О нет! Я как предчувствовал! В Ачабети несколько вооруженных грузин выбежали на середину трассы и навели стволы на автобус. Эй, водитель, не останавливайся! Жми на газ, идиот! Дави, дави их, ублюдков! Ну вот, приехали. Куда бы спрятаться? Под сиденьем слишком узко – не помещусь, хотя стоит попробовать. А ты чего вылупилась? Тебя просто трахнут, в худшем случае пустят по кругу, и все, а меня поджарят, как беднягу Роланда! Чуешь разницу? Автобус между тем резко притормозил, и в салон влез бородатый, с перебинтованной головой грузин. Передернув затвор автомата, он начал орать, что вчера осетины убили его брата, и сейчас нам тут всем хана будет. Брюнетка в ужасе уставилась на мои руки, а я даже не понял, как в моей правой оказалась граната, в левой – кольцо. Правда, чеку на лимонке я сжимал так, будто собирался выжать из нее воду. Еще несколько грузин поднялись в салон и вытащили на улицу своего раненого товарища.

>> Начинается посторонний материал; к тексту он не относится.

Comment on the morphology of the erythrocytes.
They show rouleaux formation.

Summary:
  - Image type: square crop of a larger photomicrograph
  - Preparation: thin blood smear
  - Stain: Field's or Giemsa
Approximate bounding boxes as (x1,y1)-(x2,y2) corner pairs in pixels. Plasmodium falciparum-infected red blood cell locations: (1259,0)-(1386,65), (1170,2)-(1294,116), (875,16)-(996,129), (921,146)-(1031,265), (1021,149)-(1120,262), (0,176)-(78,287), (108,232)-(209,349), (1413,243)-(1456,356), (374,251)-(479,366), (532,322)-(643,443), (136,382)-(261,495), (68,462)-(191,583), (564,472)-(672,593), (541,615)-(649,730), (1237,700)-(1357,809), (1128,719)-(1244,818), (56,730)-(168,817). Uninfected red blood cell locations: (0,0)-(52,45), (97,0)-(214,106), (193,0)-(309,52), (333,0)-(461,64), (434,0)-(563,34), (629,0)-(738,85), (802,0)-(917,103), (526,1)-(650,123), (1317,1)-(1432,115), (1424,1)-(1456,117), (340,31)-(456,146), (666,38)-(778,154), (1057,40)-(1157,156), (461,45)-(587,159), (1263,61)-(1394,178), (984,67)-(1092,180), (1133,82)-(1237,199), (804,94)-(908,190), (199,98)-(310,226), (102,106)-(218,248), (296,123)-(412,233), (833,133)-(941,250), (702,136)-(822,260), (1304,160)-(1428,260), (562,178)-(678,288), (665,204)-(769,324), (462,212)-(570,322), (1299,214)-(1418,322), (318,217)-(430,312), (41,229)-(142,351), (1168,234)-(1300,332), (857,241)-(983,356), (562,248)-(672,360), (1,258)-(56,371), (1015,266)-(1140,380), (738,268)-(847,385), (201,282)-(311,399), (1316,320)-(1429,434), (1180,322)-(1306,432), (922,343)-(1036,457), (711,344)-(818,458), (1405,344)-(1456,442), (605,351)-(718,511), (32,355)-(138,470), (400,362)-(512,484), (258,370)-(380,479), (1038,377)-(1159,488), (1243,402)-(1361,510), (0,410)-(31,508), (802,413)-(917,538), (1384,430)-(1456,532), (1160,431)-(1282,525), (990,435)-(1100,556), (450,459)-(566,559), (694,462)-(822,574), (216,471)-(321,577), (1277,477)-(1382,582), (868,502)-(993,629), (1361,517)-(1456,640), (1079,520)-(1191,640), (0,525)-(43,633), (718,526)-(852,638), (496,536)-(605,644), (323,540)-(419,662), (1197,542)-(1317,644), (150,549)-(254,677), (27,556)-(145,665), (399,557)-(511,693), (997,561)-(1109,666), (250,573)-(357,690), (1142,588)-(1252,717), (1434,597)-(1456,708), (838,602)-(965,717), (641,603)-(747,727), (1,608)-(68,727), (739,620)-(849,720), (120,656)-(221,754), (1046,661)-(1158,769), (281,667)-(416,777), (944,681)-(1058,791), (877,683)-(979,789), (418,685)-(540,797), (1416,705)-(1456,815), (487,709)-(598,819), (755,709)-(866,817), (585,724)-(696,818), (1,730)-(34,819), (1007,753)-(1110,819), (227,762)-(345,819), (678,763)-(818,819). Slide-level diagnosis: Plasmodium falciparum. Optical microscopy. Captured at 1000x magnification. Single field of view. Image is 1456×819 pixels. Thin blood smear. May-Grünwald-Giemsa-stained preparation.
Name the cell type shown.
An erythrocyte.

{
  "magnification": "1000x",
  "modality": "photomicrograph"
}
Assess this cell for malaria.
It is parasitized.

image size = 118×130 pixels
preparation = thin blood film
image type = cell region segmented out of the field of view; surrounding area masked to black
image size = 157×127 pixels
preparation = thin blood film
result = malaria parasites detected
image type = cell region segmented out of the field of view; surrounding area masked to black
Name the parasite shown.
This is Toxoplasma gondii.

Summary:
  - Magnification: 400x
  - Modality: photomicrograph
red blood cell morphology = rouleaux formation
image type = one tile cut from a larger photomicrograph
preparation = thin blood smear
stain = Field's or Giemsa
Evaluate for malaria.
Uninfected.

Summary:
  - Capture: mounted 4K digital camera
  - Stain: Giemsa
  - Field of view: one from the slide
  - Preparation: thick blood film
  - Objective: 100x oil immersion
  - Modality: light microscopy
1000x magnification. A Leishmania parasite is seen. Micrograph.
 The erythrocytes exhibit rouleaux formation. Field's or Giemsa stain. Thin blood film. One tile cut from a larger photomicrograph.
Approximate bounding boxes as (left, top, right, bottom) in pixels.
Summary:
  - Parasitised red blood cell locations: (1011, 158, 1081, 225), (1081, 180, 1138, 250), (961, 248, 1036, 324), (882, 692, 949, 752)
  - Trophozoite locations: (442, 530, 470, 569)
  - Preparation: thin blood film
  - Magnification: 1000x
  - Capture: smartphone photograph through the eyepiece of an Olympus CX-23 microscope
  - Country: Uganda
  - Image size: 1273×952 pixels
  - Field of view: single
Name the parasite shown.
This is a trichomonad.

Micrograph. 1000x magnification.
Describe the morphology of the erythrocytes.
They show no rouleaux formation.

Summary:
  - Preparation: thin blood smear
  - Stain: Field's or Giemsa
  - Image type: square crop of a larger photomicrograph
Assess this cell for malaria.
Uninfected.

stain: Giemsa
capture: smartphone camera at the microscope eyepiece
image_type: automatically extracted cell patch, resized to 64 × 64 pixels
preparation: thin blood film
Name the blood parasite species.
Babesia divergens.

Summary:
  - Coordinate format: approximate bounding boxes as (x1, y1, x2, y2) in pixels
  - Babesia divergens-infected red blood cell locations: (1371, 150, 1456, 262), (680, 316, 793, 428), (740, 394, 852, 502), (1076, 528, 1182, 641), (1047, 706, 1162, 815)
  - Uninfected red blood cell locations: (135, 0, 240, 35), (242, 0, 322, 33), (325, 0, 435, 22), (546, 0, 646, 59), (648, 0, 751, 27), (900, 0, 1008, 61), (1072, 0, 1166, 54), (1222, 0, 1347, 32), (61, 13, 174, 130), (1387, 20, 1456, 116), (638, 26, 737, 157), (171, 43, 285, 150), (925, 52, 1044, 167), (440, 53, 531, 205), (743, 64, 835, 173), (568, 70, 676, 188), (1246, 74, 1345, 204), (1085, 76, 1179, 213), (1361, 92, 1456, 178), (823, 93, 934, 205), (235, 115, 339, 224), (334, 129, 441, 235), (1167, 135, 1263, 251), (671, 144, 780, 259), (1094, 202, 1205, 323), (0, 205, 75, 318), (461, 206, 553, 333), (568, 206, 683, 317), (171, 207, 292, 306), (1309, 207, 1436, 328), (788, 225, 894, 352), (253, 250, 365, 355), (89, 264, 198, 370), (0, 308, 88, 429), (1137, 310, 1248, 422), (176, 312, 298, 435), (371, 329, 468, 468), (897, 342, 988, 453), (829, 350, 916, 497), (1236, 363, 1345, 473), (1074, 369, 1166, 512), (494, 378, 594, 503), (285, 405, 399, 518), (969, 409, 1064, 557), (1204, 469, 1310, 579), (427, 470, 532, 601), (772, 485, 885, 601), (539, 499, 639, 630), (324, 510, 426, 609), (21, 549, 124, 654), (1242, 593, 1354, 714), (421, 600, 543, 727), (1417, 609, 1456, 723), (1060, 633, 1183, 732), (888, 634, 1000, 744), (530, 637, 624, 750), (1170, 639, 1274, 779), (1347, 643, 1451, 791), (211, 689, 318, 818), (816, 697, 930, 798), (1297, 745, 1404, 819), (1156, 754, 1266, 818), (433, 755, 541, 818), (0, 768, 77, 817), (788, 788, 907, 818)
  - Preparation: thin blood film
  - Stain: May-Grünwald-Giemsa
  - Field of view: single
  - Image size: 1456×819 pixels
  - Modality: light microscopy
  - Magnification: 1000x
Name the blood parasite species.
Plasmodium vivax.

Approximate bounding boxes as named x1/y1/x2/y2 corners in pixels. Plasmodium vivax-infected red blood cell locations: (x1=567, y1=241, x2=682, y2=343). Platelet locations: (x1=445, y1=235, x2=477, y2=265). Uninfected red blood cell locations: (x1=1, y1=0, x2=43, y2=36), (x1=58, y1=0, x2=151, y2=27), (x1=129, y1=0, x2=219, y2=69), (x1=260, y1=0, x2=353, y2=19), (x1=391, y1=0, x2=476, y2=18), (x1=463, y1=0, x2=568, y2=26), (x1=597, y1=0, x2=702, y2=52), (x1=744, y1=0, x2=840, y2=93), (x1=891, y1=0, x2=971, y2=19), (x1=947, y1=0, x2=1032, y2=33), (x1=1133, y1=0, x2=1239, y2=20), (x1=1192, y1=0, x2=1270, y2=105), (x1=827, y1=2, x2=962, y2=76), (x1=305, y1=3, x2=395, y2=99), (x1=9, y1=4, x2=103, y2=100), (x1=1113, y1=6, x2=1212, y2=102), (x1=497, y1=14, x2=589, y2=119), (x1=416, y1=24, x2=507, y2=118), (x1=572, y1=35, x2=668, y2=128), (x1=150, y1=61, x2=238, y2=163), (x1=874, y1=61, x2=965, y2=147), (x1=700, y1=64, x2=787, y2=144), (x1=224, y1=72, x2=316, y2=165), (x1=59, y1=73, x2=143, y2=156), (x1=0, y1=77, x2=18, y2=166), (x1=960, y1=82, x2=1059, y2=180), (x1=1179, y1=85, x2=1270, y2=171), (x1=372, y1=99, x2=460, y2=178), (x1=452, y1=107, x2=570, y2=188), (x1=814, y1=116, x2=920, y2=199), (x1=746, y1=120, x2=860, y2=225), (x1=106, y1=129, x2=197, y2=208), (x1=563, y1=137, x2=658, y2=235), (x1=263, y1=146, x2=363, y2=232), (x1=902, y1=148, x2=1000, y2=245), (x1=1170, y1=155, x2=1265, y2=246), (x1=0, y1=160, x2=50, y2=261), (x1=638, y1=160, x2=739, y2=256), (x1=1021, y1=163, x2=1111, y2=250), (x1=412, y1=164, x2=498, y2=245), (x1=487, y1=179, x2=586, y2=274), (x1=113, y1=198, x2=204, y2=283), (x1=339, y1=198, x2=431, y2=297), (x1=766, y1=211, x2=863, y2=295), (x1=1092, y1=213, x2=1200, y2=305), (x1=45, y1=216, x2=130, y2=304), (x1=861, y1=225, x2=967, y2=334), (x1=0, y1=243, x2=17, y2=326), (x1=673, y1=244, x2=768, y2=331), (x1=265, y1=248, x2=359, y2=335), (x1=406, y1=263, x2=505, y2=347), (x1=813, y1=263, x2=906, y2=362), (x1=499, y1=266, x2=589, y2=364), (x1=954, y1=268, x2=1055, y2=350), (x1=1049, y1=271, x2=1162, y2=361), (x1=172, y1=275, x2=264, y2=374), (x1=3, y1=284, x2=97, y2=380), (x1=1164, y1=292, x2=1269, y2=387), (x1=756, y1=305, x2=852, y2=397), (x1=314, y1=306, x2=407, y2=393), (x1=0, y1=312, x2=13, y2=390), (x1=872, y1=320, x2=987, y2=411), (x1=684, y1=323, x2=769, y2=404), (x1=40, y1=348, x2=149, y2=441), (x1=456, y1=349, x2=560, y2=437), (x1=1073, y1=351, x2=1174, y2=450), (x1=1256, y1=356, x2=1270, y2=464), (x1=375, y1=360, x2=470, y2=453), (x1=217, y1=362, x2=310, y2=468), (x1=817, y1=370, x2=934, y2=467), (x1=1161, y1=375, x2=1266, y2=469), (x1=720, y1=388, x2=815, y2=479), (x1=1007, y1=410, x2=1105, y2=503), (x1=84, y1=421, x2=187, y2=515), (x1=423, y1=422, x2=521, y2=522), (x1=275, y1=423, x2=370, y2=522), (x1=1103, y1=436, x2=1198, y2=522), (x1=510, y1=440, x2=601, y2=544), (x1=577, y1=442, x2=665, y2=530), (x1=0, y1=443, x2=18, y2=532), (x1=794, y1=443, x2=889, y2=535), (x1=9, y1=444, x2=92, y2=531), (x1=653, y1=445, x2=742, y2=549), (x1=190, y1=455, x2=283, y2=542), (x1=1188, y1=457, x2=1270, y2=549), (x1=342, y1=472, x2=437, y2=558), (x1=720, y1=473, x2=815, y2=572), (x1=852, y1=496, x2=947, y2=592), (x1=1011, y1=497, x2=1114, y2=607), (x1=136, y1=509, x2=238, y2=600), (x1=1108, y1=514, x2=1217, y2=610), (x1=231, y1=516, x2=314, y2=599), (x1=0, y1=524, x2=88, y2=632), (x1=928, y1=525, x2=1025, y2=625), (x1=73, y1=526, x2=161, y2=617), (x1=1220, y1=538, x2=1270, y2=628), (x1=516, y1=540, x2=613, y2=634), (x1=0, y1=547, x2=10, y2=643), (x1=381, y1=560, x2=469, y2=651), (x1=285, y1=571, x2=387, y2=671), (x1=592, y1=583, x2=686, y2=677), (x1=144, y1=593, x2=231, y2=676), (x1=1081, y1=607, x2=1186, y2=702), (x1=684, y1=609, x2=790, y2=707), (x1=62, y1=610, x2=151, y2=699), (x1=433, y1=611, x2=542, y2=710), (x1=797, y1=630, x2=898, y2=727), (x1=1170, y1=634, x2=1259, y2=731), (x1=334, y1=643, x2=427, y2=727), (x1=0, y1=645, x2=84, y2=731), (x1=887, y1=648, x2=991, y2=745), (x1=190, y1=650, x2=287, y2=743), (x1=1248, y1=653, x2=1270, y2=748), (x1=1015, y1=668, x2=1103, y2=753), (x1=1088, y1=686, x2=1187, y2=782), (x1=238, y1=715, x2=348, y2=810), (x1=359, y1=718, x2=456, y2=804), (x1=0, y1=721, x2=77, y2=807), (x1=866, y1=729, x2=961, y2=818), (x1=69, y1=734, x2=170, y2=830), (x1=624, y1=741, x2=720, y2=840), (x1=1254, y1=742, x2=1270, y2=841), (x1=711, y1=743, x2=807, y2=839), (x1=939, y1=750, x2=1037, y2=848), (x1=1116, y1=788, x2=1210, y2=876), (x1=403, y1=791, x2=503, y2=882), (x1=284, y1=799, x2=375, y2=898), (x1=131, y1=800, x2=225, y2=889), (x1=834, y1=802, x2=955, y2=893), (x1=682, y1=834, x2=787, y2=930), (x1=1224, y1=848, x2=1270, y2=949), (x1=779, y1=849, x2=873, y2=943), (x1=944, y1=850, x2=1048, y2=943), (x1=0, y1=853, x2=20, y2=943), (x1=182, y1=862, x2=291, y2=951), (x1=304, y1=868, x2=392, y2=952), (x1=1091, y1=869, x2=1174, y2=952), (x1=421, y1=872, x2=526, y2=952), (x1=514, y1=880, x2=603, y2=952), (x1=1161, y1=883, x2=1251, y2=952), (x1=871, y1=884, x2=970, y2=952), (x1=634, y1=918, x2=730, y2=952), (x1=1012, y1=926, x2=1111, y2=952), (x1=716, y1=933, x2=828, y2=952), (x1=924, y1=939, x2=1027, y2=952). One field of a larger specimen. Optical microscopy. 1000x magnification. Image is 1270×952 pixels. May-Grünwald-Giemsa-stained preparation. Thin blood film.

Они даже извинились, но сейчас мне было не до любезностей: я схватился за смерть да так крепко, что не знал, как от нее избавиться.

– Ты нас всех погубишь! – рыдала брюнетка. – Выкинь ты эту штуку в окно! Умоляю тебя…

– Не время, – говорю, – еще кидать. Да ты не бойся, я попадал в передряги и покруче.

Только мы выехали за Кехви, я встал и, пробравшись вперед, к треснутому лобовому стеклу, попросил водителя остановиться. Спрыгнув с автобуса и подбежав к берегу, швырнул гранату вниз, в реку, откуда доносились голоса купающихся. Потом вернулся на свое место, обнял брюнетку, и мы стали целоваться. Минут через пять девушку начало трясти. Похоже, я довел ее до оргазма. Моя старая приятельница говорила, что я классно целуюсь, и уверяла, что любая девушка будет счастлива со мной. При этих словах ее старшая дочка отрывалась от книжки и с любопытством смотрела на меня.

– Милая, тебе хорошо со мной? – спросил я брюнетку, весьма довольный собой.

– Помоги мне сделать укол, – прохрипела она. – Пожалуйста, мне очень плохо.

Я отпрянул от нее как ужаленный:

– Какой еще укол, у тебя что, диабет?

– Нет, ломка. Открой сумку – там жгут и шприц.

Ну и девчонки мне попадаются! Одни шлюхи и наркоманки…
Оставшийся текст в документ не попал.